Il n’y a guère longtemps, le continent africain ne figurait pas sur la liste des endroits où les investisseurs aimaient placer leurs capitaux. La tendance s’est inversée de nos jours. Quasiment toutes les études récentes sur les IDE en Afrique montrent que les investisseurs frappent à la porte de beaucoup de pays africains, fuyant les incertitudes des marchés financiers et lorgnant les importantes ressources naturelles du continent.
Présente dans tous les pays mais à des degrés différents, la corruption peut être le fait des investisseurs eux-mêmes. Le rapport 2005 de Transparency international avait montré que des multinationales avaient déployé de gros moyens financiers pour être aux premières loges des entreprises engagées dans la reconstruction de pays sortant de guerres. D’aucuns estiment même que certaines sont impliquées dans les facteurs de déclenchement et de pérennisation de ces guerres. On sait, par exemple, que pour avoir la grosse part au Congo, ELF alimentait le conflit entre les différentes factions.
Si on insiste sur la corruption en Afrique, c’est qu’elle prend des formes particulières et semble être endémique. La sociologie de beaucoup d’États africains semble favoriser les mécanismes de la corruption. Le fait de privilégier les liens d’amitié, de parenté, les alliances « claniques », etc., renforcent ces mécanismes. C’est pourquoi, il peut arriver qu’un fonctionnaire tombe dans la corruption en n’ayant pas conscience de l’être, parce qu’ayant simplement voulu « aider » un parent, un ami, etc.

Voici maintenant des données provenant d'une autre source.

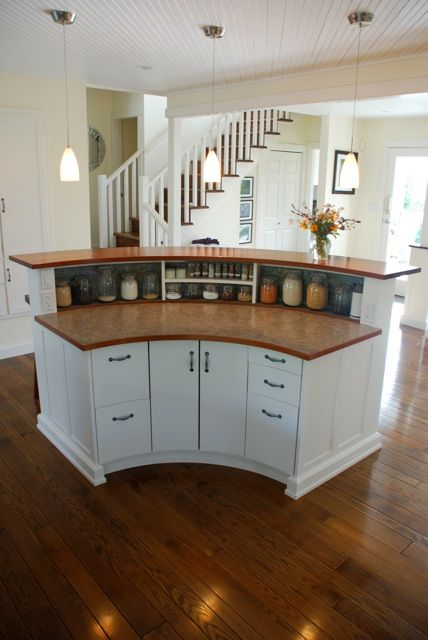 This island is part of our full house renovation designed for Kitchen island with round seating area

Si la corruption est généralement abhorrée par les investisseurs c’est que, à l’instar des guerres, elle instaure un climat d’insécurité économique néfaste au développement des affaires. Et, dans la plupart des États africains, les mécanismes pour la réguler sont encore faibles voire inefficaces.
Une administration faible
Dans beaucoup de pays africains le flux des investisseurs a précédé l’instauration de véritables mécanismes de lutte contre la corruption et, partant, la mise en place d’une administration publique où rigueur et service de qualité vont de pair. En effet, si la corruption persiste, c’est que l’administration est faible. Ce n’est que tout récemment, sous la pression des bailleurs et des sociétés civiles naissantes que des mesures allant par exemple dans le sens du renforcement de l’arsenal juridique ont été prises. La Convention africaine de prévention et de lutte contre la corruption (CUAPLC) n’a été adoptée par l’Union africaine que le 11 juillet 2003 et elle n’est entrée en vigueur que le 6 août 2006.
Le triomphe des entreprises incompétentes
Quand face à un investisseur étranger, un négociant commis par l’État privilégies ses propres avantages sur l’intérêt de l’État, c’est la porte ouverte à la médiocrité. Car, au lieu de favoriser les entreprises les plus compétentes, il accordera la primeur aux entreprises qui auront fourni les pots-de-vin les plus juteux mais qui n’offriront pas nécessairement les meilleurs services.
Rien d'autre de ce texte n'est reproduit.